+++ Entries supplied

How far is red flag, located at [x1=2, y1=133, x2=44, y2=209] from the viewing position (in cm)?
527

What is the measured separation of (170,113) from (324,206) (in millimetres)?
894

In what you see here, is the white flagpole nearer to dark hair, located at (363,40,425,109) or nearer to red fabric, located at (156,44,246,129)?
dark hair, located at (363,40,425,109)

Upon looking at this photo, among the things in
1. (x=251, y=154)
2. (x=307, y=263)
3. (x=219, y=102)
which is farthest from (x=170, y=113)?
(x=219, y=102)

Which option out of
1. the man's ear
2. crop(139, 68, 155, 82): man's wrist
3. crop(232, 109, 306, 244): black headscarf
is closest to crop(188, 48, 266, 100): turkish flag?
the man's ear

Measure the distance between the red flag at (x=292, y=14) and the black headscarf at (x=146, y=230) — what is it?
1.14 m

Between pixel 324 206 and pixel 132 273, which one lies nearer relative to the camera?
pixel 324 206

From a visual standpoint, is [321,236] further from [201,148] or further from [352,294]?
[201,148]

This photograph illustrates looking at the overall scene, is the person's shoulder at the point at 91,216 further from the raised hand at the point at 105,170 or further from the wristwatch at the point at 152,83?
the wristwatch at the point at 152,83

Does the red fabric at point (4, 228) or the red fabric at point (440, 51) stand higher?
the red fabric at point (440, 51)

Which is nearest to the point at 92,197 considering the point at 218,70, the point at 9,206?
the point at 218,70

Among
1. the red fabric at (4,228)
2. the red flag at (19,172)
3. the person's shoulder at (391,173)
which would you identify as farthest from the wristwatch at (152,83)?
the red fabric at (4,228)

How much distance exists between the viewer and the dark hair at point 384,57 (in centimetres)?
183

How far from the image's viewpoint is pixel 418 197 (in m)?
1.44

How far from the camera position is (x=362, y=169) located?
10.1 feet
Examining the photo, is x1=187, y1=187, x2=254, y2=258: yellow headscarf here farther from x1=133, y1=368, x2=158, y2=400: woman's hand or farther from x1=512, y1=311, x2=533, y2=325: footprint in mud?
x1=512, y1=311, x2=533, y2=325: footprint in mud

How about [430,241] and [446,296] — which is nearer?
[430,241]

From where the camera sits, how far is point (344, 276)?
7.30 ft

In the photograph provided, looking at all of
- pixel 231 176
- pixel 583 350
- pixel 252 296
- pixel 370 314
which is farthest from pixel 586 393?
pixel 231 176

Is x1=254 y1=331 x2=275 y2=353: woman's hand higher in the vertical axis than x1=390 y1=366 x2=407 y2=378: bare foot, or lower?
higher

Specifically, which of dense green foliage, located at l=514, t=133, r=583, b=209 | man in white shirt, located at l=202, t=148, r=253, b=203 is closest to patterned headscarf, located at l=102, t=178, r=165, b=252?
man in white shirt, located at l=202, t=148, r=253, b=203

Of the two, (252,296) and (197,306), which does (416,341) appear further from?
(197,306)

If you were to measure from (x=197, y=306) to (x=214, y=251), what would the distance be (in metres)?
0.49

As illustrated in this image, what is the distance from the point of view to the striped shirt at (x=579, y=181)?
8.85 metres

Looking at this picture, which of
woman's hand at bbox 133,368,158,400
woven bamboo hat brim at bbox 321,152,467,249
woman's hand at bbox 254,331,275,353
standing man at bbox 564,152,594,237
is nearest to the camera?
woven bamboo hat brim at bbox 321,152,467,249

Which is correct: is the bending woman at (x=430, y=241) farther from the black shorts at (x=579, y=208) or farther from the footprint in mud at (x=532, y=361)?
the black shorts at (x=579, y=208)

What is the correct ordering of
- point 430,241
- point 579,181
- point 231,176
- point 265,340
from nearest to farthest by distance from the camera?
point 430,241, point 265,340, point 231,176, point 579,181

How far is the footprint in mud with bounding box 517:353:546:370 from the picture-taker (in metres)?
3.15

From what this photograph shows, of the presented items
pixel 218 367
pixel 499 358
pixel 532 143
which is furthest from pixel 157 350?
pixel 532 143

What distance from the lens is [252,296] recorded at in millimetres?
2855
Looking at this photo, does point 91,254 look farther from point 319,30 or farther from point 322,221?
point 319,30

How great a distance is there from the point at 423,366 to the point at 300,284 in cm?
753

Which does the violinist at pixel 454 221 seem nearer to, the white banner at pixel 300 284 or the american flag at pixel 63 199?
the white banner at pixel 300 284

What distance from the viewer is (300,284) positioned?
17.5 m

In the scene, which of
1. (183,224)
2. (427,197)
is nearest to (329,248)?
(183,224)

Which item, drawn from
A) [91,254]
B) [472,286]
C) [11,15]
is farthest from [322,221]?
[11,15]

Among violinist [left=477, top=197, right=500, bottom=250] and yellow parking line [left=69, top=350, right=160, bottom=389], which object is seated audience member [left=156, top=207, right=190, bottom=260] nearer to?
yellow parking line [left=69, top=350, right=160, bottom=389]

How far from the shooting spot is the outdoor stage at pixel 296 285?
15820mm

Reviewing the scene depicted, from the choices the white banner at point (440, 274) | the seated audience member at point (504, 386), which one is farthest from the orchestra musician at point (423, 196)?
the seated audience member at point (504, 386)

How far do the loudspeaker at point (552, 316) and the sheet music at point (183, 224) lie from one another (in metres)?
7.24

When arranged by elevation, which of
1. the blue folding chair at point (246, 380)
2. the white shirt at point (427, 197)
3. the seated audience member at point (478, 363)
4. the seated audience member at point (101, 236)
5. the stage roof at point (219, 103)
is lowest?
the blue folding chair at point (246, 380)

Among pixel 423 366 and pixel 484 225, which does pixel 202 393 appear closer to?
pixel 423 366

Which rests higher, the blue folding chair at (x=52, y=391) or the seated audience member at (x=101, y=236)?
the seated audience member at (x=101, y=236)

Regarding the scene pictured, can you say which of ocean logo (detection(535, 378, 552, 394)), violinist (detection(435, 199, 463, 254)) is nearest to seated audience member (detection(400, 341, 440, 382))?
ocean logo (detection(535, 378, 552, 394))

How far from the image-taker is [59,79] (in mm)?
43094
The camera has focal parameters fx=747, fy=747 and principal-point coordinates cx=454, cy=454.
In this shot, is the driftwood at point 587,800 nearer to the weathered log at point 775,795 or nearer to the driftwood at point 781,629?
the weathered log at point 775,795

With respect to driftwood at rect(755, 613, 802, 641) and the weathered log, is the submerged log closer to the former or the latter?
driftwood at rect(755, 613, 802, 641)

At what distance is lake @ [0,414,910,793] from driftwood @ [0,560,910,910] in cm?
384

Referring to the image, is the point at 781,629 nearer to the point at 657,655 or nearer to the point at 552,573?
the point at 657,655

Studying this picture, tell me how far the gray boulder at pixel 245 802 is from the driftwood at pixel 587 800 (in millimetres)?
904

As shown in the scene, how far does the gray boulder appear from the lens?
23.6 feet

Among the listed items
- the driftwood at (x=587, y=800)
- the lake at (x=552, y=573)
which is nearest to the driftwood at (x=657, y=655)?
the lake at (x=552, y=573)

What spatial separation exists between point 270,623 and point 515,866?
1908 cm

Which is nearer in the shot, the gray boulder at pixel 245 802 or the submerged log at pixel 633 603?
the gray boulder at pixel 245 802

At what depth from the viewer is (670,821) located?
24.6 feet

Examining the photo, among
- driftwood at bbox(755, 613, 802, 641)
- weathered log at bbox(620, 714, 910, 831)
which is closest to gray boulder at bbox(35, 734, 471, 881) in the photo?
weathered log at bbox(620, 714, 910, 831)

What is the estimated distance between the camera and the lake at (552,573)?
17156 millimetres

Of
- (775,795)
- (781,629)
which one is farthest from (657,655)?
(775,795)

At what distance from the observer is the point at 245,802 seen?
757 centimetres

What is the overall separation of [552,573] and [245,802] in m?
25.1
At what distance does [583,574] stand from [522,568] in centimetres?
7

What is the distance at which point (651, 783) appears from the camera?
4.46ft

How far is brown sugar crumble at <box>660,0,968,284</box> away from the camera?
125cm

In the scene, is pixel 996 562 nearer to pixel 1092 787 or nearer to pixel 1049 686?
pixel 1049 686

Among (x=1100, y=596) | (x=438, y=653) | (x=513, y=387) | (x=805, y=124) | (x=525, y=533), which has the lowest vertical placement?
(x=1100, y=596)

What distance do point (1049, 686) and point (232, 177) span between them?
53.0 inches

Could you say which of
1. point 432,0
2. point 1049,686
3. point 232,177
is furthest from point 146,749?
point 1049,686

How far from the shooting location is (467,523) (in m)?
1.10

++++++

### Task goal
Repeat verbatim the stretch from the line containing "At what depth" through the end of the items, with both ends included.

### Exercise response
At what depth from the viewer is (670,821) located?
24.6 feet

Examining the photo, among
- driftwood at bbox(755, 613, 802, 641)
- weathered log at bbox(620, 714, 910, 831)
which is closest to gray boulder at bbox(35, 734, 471, 881) in the photo?
weathered log at bbox(620, 714, 910, 831)

What is the estimated distance between the camera and the lake at (552,573)?
17156 millimetres

Of
- (775,795)
- (781,629)
which one is farthest from (657,655)?
(775,795)

At what distance from the observer is the point at 245,802 seen?
757 centimetres

What is the overall separation of [552,573] and [245,802] in m?
25.1
At what distance does [583,574] stand from [522,568] in centimetres?
7

What is the distance at which point (651, 783) appears from the camera?
4.46ft

How far is brown sugar crumble at <box>660,0,968,284</box> away from the camera?
125cm

In the scene, is pixel 996 562 nearer to pixel 1092 787 or nearer to pixel 1049 686?
pixel 1049 686

Among (x=1100, y=596) | (x=438, y=653) | (x=513, y=387) | (x=805, y=124) | (x=525, y=533), which has the lowest vertical placement?
(x=1100, y=596)

What distance do point (1049, 686) and point (232, 177) span between them?
53.0 inches

Could you say which of
1. point 432,0
2. point 1049,686
3. point 232,177
is furthest from point 146,749?
point 1049,686

How far from the shooting location is (467,523) (in m)?
1.10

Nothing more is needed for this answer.